The clamp body 80 protrudes beyond the clamp mounting surface 90 in the region of the injector mounting surface 92 such that the clamp mounting surface 90 and the injector mounting surface 92 are offset axially but parallel to one another. The axis A2 is perpendicular to the clamp mounting surface 90 and the injector mounting surface and parallel to the axis A1. The injector pocket 98 extends through the clamp body along an axis A3 that lies within another axial plane that is parallel to and offset from the axial planes of axes A1 and A2. Axis A3 lies within its axial plane parallel to axis A1 (and at an obliquely angled orientation relative to that of axis A2) such that axis A3 extends orthogonally to the third mounting plane MP3 and is obliquely angled relative to the second mounting plane MP2. Further, the axes A1 and A3 lie within a common axial plane CAP (that is orthogonal to the mounting planes MP1, MP3, MP4 and the other axial planes mentioned above). The axis A2 intersects but otherwise is oriented at an oblique angle relative to such a common axial plane CAP.


In the illustrated example, the clamp body 80 thus has flat or broad mounting surfaces that generally lie within four mounting planes of which three are axially offset and parallel (MP1, MP3, MP4) and one (MP2) is offset and obliquely angled relative to the other mounting planes (MP1, MP3, MP4). The first mounting plane MP1 and the second mounting plane MP2 form an acute angle α therebetween, for example, 5-15 degrees, and in one particular example 9.5 degrees. It should be noted that the mounting planes MP1-MP4 are shown in FIGS. 6-8 as generally lateral or horizontal planes by virtue of their orientation on the page. And further, the aforementioned axial planes in which the axes A1-A3 lie may be considered generally upright or vertical planes, again due to their orientation on the page. However, the orientations of these planes are taken relative to the engine 16 (or cylinder head 32 thereof), and may be orientated at any angle relative to the horizon when the disclosed invention is practiced.


One such example may have the clamp bodies 80 canted at a small angle ß representing the insertion angle of the fuel injectors 58 which may be, for example, 10-16 degrees, and in one particular example may be 12 degrees.


It is also noted that the first bolt bore 94 intersects the bolt fixing surface 86 (and not the rail mounting surface 88) at the fuel rail side 82 of the clamp body 80, and the second bolt bore 96 intersects the clamp mounting surface 90 (but not the injector mounting surface 92) at the cylinder head side 84 of the clamp body 80. Moreover, in the illustrated example, the first bolt bore 94 is an unthreaded cylindrical through-bore, and the second bolt bore 96 is a threaded through-bore. In other embodiments, the first bolt bore 94 may also be threaded and the second bolt bore 96 may be a dead-headed bore that does not extend through the clamp body 80 entirely to intersect the clamp mounting surface 90.

## DATA SECTION

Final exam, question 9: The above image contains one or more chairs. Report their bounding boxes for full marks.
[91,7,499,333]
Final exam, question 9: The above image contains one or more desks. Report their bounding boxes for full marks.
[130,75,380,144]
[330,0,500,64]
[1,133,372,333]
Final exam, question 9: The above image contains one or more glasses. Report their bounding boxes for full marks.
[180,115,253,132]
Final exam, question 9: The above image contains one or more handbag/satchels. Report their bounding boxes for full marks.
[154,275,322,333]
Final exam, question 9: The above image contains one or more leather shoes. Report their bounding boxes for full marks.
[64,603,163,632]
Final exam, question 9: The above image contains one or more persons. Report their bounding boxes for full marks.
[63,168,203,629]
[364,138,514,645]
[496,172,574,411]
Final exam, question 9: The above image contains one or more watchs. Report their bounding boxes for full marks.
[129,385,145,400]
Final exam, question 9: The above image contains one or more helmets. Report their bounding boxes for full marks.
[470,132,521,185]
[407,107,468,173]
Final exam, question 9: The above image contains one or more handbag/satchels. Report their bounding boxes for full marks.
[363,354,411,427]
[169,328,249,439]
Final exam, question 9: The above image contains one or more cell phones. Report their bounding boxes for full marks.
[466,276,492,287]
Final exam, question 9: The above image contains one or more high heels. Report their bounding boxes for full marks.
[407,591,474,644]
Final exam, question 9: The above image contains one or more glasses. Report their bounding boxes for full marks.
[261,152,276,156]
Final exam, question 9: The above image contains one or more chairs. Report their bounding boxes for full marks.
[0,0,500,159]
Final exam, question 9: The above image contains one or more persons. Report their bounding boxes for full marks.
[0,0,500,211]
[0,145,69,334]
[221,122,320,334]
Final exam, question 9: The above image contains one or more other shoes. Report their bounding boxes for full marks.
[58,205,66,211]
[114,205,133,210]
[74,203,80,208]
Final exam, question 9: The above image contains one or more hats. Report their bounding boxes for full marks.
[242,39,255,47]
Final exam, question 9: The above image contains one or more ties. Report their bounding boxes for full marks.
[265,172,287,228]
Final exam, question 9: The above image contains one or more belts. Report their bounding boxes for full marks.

## DIRECTIVE 1
In the clamp body text, what kind of bore is the second bolt bore 96 in the illustrated example?
## DIRECTIVE 2
Extend the clamp body text with a further paragraph that picks up after its final sentence.
The listing placed above comes from a separate source and is unrelated to the clamp body text.

## RESPONSE 1
It is a threaded through-bore.

## RESPONSE 2
The clamp body 80 is configured so that the injector pocket 98 can accommodate and secure the physical aspects of the fuel injector 58 as well as provide fluid communication to the fuel injector 58 from the fuel rail 56. To this end, the injector pocket 98 has an enlarged diameter outlet end 100 at the cylinder head side 84 that is concentric with the axis A3 and contoured in a like manner (or at least to accommodate) the exterior geometry of the outer end of the fuel injector 58 opposite the spray nozzle 64. In the illustrated embodiment, the injector pocket 98 has a first annular section 102 of cylindrical configuration and a second annular section 104 of cylindrical configuration with an intermediate transition region 106 of frustoconical configuration extending from the first annular section 102 to the second annular section 104. The clamp body 80 is also configured so that the injector pocket 98 has an inlet opening 108 at the fuel rail side 82 that is also concentric with the axis A3 and open to the enlarged outlet end 100. The inlet opening 108 has a nominal diameter that is lesser than the nominal diameter of the enlarged outlet end 100, including that of the first annular section 102, the second annular section 104, and the transition region 106. The clamp body 80 also defines at the fuel rail side 82 an annular seal recess 110 centric with the axis A3 about the inlet opening 108.


The clamp body 80 also defines at the fuel rail side 82 a pin recess 112 in which a locating pin (e.g., a dowel) pin (not shown) may be inserted to aid in the assembly of the injector clamp 66 to the fuel rail 56. The pin recess 112 may be a dead-headed opening or a through-bore and is located outside of the common axial plane CAP. One end of the locating pin may be received in the pin recess 112 and the opposite end may be received in a corresponding opening (not shown) in the rail body 70. This arrangement provides an additional connection point (again out of alignment with the common axial plane CAP) that inhibits relative rotation of the injector clamp 66 and the rail body 70.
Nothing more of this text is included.